Schnitger organ Groningen Martinikerk
Schnitger organ Groningen Martinikerk

Organ in the Martinikerk at Groningen

MusicHistoricGroningenNetherlandsPipe organ
4 min read

Some of the pipes in the west gallery organ of the Martinikerk in Groningen were already old when Bach was born. They were cast in the late fifteenth century, possibly around 1479, when the church's Gothic tower was newly finished and a humanist named Rodolphus Agricola was working as the city's syndic. Those pipes — high-lead Gothic, lancet-mouthed, lined up across the Hoofdwerk facade — have been speaking, with interruptions, for roughly five and a half centuries. They are the oldest functioning organ pipes in the Netherlands, and around them stretches one of the largest and most famous baroque organs in northern Europe: 52 stops, 81 ranks, three manuals, a pedal division, and a case that grew like a tree.

Layers in the Facade

Look closely at the front of the Martinikerk organ and you can read its centuries the way a geologist reads rock. The main case dates from 1542, an unknown builder — possibly the young Andreas de Mare — refitting the medieval instrument in Renaissance style with pilasters, mouldings, and a gabled frontispiece. Inside that 1542 case sit Gothic pipes from the 1470s in the Hoofdwerk and Renaissance pipes from 1542 in the Bovenwerk. The Groningen coat of arms, a crowned double-headed eagle, has perched on the gable since 1628. Then in 1691 Arp Schnitger — the most celebrated north German organ builder of his era — arrived under contract with the church, lowered the pitch by moving pipes along three semitones, and within eight months had a new Bovenwerk windchest in place. The mighty pedal towers he added the next year carry the date Anno 1692 in small panels on their cornice.

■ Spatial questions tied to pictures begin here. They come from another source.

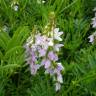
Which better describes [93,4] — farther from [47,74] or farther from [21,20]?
[47,74]

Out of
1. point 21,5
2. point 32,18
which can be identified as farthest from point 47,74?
point 21,5

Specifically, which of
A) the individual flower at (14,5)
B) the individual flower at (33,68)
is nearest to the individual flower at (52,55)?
the individual flower at (33,68)

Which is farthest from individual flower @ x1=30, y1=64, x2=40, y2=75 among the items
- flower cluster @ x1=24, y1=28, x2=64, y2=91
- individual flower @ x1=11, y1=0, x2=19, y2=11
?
individual flower @ x1=11, y1=0, x2=19, y2=11

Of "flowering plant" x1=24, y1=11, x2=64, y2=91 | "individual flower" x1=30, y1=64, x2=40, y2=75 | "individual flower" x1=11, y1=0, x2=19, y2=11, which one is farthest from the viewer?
"individual flower" x1=11, y1=0, x2=19, y2=11

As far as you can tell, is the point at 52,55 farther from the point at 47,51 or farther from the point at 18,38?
the point at 18,38

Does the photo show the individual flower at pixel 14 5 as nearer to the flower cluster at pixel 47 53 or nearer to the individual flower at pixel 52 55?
the flower cluster at pixel 47 53

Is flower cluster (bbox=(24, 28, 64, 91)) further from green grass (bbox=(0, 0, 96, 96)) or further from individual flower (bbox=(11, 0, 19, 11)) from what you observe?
individual flower (bbox=(11, 0, 19, 11))
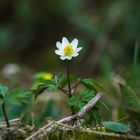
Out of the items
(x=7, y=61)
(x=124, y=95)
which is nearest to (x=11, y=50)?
(x=7, y=61)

Schnitger's Pedal and Hinsz's Gilding

Schnitger's pedal towers transformed the organ from large to monumental. Polygonal, stylistically matched to the older Renaissance casework, they rise on either side and end in curved spires capped with pommels — a coronation found on no other Schnitger organ anywhere. Two trumpeting angels hang from each pedal tower's pipe-shade. The 32-foot Principal in the pedal is the only Schnitger Principal 32 anywhere that has survived intact. In 1729 and 1730, Schnitger's son Franz Caspar and his successor Albertus Antonius Hinsz added the Rugwerk — the chair organ that hangs at the front of the gallery — with carvings by the sculptor Caspar Struiwigh, more gilded trumpeting angels, and a seven-axis case crowned by a circular tower. By 1740 Hinsz had given the whole instrument its decorative coloring and gold leaf. That was the state the twentieth-century restorers later chose as their target.

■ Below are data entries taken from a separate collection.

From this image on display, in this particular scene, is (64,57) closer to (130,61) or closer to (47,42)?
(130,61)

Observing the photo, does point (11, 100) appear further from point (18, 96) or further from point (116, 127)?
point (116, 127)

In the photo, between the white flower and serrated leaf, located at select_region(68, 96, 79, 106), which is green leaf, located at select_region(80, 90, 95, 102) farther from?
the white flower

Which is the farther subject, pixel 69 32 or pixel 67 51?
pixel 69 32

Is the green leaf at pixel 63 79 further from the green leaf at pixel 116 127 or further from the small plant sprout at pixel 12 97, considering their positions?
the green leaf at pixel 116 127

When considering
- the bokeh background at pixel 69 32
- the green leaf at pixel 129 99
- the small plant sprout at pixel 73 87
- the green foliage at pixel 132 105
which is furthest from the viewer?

A Long Career at One Console

From 1728 until his death in 1796, Jacob Wilhelm Lustig was the organist of the Martinikerk. Almost seven decades on the same bench. It was Lustig who pushed for the Hinsz extensions, who would have known the instrument's voice better than anyone before or since, and who watched the organ grow under his hands to 47 stops over his lifetime. Generations of Groningen worshippers heard their psalms accompanied by Lustig's playing on pipes that had already been ancient when he sat down. After Lustig, repairs and small alterations continued — Hinsz again in 1781 and 1782, then Frans Casper Schnitger Jr. and Heinrich Hermann Freytag in 1793, then Lohman, then van Oeckelen in 1855. Each generation left a few pipes behind. The disposition lists today read like a family tree.

Undoing the Romantic Refit

Not every chapter went well. Between 1937 and 1939, the firm J. de Koff & Zoon modernized the organ in ways the twentieth century would come to regret: a new detached electrical console, electro-pneumatic key and stop action, lowered wind pressure, new stops cut, the existing pipe work revoiced in romantic style. The historical substance took serious damage. Fortunately the original wind-chests and the eighteenth-century Hinsz console were stored away rather than scrapped. When restoration tenders went out in 1971, organ expert Cor Edskes drew up a plan to return the instrument to its 1740 condition, keeping a few later registers that fit the mature voice. The master restorer Jürgen Ahrend did the work in two phases — casework, Rugwerk, and Bovenwerk in 1976 and 1977, then Hoofdwerk and Pedal in 1983 and 1984. The 32-foot Principal was repaired on site, too large to move. The organ that speaks today in the Martinikerk is, as much as restoration can manage, the organ Hinsz left in 1740, with Schnitger's pedal beneath it and Agricola's late-Gothic pipes still on the facade.

From the Air

The Martinikerk sits at the center of Groningen at 53.219 north, 6.568 east, with its tower the dominant landmark of the old city. Groningen Airport Eelde (EHGG) is about 6 nautical miles south. The Martinitoren — the church's free-standing tower — rises 97 meters and is visible from far across the flat Groningen countryside; the organ is inside the church beneath it. Recommended viewing altitude 1,500 to 3,000 feet AGL when overflying the city center.